• _Document text_
▼

Combined heat and power (CHP), also referred to as cogeneration, is the simultaneous generation of useful thermal and electrical energy from a single source of fuel. CHP systems capture the heat that would otherwise be wasted from the generation of electrical power and put it to good use. This results in much higher fuel efficiency than separate thermal and electrical generation systems. With rising energy costs and growing concerns over climate change, CHP offers a viable option to reduce energy costs and greenhouse gas emissions.
CHP systems work by capturing and utilizing heat that would normally be wasted from electricity generation. In a traditional centralized electricity generation system, fuel such as natural gas or coal is combusted to power a boiler. The boiler heats water to create steam that spins a turbine to generate electricity. Once the steam passes through the turbine, it is considered wasted energy as it exits through the smokestack as exhaust at high temperature.
In CHP, the hot exhaust steam or fluid from electricity generation is recovered to provide usable thermal energy for space or water heating, industrial processes, cooling, or other applications. Common CHP applications include heating commercial buildings or large campuses, district heating systems, greenhouses, factories, and more. By capturing this excess heat, the overall efficiency of fuel energy usage can exceed 80%, which is significantly higher than separate thermal and electricity systems that realize only around 45% efficiency.

▲

• _To-do list_
1/ In the passage on combined heat and power, what overall efficiency of fuel energy usage can CHP exceed by capturing excess heat?
2/ Reproduce the part of the combined heat and power passage starting with "CHP systems work" and going on through "at high temperature.".
3/ Carry on the passage about combined heat and power, picking up after its final sentence.

• _Data_
▼

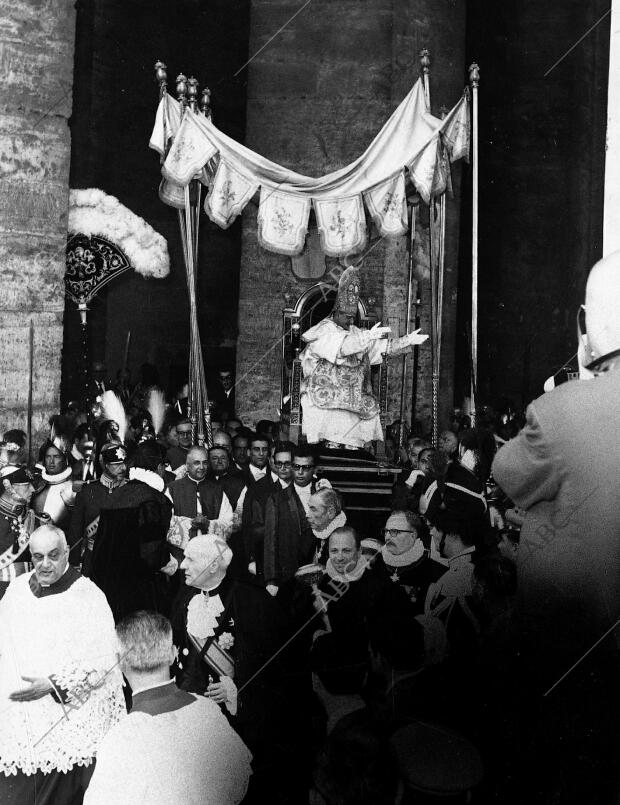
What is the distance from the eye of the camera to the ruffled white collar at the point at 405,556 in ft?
20.7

▲

• _Outputs by task_
1/ CHP can exceed 80% efficiency.

2/
CHP systems work by capturing and utilizing heat that would normally be wasted from electricity generation. In a traditional centralized electricity generation system, fuel such as natural gas or coal is combusted to power a boiler. The boiler heats water to create steam that spins a turbine to generate electricity. Once the steam passes through the turbine, it is considered wasted energy as it exits through the smokestack as exhaust at high temperature.

3/
Benefits of CHP
CHP provides numerous economic and environmental benefits over conventional separate heat and power systems. Some key advantages include:
Increased Energy Efficiency
As mentioned, CHP systems can achieve overall fuel efficiencies of over 80% by capturing heat that would otherwise go wasted. This is much higher than the estimated 45% combined efficiency of separate thermal and power generation. Greater efficiency means using less fuel to generate the same amount of energy.
Lower Energy Costs
By recovering thermal energy from power generation, CHP systems reduce the amount of natural gas, coal or other fuels needed to produce the same amount of energy. This leads to lower fuel costs over time. Estimates indicate CHP can reduce energy costs by as much as 20-30% compared to separate systems.
The improved efficiency of CHP lowers the amount of fuel consumed and associated greenhouse gas emissions released per unit of useful energy produced. Some studies show CHP can reduce carbon dioxide (CO2) emissions by up to 50% compared to conventional generation. Lower emissions help organizations meet sustainability and climate goals.
Most CHP systems have on-site fuel storage to ensure continuous operation during power outages. This provides a reliable, uninterrupted supply of electric and thermal energy critical for many commercial, institutional and industrial facilities. Backup/optional grid connection enhances reliability further.
Opportunities for District Energy
Larger CHP facilities can generate electricity and steam/hot water in centralized plants for distribution through an underground pipeline network to multiple neighboring buildings – referred to as “district energy”. This allows cities and communities to benefit from greater efficiency and lower emissions.
Types of CHP Technologies
There are several technologies available for CHP applications depending on factors like facility size, thermal and electric needs. Some of the predominant technologies include:
Gas Turbines – One of the most common Combined Heat And Power technologies, gas turbines use natural gas or other liquid fuels to power an air-compressor and combustion chamber. The hot exhaust gases spin a turbine to generate electricity while also supplying heat for use elsewhere. Sizes range from 300kW to 50MW.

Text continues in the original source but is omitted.